Федор Никифорович не раз хватался за сердце:

– Ах как болит оно… чужой болью!

Москва, которую он так любил, простилась со своим «златоустом» на кладбище Скорбященского монастыря. Он умолк навеки. Надпись на кресте гласила: «Ф. Н. ПЛЕВАКО. Родился 13-го Апреля 1842 г., скончался 23-го Декабря 1908 г.».

Дерево для креста подобрали из старого прочного дуба.

Такой крест еще не скоро сгниет. И подле него не место крапивному семени.


Ничего, синьор, ничего, синьорита!


Давняя традиция русского флота – быть в Средиземном море. Исстари так уж повелось, чтобы российский андреевский флаг – от Дарданелл до Гибралтара – гордо реял над идеальною синевой. К этому флагу здесь давно все привыкли, и казалось, без русских кораблей чего-то даже не хватает…

Я рассматриваю старинные фотографии. Вот тихая улочка Гарибальди – по ней бежит ослик; над витринами лавок, истомленных полуденным зноем, полощутся белые тенты; молодая итальянка поливает цветы на балконе. Но…, что это? По берегу моря бредут полуобнаженные люди с узелками в руках, а впереди мальчик в рваной рубашке несет надломленное распятье. А вот еще уникальный снимок: из груды битого кирпича высовывается тонкая рука женщины. Уж не эта ли рука еще вчера наклоняла кувшин с водою над цветами?

Итак, читатель, мы с тобою в Сицилии.


***


Был поздний вечер 14 декабря 1908 года.
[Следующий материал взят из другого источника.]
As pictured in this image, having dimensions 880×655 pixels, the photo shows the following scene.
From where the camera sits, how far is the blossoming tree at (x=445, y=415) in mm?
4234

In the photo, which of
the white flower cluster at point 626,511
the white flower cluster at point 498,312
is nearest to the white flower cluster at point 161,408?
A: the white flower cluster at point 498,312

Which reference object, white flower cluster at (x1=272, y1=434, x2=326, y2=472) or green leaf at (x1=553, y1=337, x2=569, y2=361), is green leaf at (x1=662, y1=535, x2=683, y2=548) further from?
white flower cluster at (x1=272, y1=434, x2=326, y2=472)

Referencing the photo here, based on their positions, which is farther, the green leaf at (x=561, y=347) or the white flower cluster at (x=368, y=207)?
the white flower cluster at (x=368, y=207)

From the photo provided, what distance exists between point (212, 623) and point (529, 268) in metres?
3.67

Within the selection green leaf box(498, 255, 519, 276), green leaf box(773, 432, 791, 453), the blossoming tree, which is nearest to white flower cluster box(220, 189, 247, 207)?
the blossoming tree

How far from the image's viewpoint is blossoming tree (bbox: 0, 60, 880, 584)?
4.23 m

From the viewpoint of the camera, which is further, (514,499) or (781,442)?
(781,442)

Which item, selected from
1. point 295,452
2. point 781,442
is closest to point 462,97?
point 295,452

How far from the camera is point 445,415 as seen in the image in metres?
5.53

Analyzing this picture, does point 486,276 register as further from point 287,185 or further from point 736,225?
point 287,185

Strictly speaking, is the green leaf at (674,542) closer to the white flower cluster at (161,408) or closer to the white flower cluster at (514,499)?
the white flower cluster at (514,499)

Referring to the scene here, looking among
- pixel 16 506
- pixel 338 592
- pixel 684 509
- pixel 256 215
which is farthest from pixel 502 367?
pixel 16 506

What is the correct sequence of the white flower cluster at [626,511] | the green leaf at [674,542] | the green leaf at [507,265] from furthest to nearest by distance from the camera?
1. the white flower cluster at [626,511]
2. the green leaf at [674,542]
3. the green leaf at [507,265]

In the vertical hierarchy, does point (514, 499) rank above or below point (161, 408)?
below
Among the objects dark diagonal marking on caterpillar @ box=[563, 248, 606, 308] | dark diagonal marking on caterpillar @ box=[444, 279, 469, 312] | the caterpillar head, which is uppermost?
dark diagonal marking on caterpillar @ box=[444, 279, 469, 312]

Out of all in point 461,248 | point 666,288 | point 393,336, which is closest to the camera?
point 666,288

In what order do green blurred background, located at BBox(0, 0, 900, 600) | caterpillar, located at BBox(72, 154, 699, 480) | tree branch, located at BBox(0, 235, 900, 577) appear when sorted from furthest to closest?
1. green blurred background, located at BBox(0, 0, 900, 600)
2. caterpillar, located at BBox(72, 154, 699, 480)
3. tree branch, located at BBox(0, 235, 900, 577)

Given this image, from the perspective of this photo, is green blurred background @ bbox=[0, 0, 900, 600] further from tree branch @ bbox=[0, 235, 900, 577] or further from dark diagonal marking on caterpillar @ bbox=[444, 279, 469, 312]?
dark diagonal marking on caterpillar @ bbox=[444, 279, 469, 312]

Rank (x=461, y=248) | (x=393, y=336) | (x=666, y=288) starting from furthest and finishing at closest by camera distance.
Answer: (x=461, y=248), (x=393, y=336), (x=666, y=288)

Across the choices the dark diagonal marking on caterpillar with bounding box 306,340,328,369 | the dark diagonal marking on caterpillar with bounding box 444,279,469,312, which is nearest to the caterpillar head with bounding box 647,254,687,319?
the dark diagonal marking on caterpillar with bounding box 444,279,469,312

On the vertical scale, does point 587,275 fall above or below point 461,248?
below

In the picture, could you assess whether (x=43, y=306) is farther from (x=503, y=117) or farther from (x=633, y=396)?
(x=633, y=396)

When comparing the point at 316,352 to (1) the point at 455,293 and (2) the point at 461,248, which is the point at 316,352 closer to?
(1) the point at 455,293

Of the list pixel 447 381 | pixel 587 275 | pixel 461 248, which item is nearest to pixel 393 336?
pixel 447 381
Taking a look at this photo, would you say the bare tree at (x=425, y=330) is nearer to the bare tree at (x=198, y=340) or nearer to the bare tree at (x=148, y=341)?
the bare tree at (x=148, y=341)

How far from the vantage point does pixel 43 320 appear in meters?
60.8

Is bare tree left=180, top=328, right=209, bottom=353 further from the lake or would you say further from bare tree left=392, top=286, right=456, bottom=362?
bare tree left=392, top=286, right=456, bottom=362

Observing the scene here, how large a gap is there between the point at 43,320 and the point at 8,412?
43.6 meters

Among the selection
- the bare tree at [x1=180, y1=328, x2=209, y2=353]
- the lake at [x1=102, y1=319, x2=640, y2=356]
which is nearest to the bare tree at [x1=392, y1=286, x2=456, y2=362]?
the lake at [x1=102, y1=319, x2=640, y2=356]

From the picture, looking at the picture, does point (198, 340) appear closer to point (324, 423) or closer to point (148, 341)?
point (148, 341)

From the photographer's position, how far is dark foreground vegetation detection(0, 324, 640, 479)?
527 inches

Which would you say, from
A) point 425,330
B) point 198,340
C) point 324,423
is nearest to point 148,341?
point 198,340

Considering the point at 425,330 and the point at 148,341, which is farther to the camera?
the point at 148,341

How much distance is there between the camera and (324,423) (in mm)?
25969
Практическая эскадра Балтфлота (броненосцы «Цесаревич» и «Слава», крейсера «Адмирал Макаров» и «Богатырь») зимовала в теплом и ароматном климате сицилийских прибрежий.

– Райская страна, – сказал контр-адмирал Литвинов, когда ужин в кают-компании закончился и вестовые уже ставили в буфет серебро. – Даже не верится, господа, что в Питере сейчас дворники скребут снег с улиц, а по Невскому, «бразды пушистые взрывая, летит кибитка удалая…».

Под стальными настилами бронированных палуб мягко вздрагивали машины, работающие «на подогрев». Пахло морем, манильской пенькой, крепкой мадерой и апельсинами. Команда уже «отошла ко сну», офицеры, позевывая, разбредались по своим каютам; Литвинов и старший врач Практической эскадры Новиков поднялись на спардек «Цесаревича», оглядывая пустынный рейд порта Аугуста.

– А великий господь бог, – произнес врач, – похоже, вновь запаливает над Сицилией свою старинную лампадку… Владимир Иваныч, вам не кажется, что дымком откуда-то потянуло?

Из отдаления – за городом Катания – желтовато светилась Этна, и дым с паром, выползая из кратера, словно теплое одеяло укрывали лимонные рощицы, виноградники и посевы.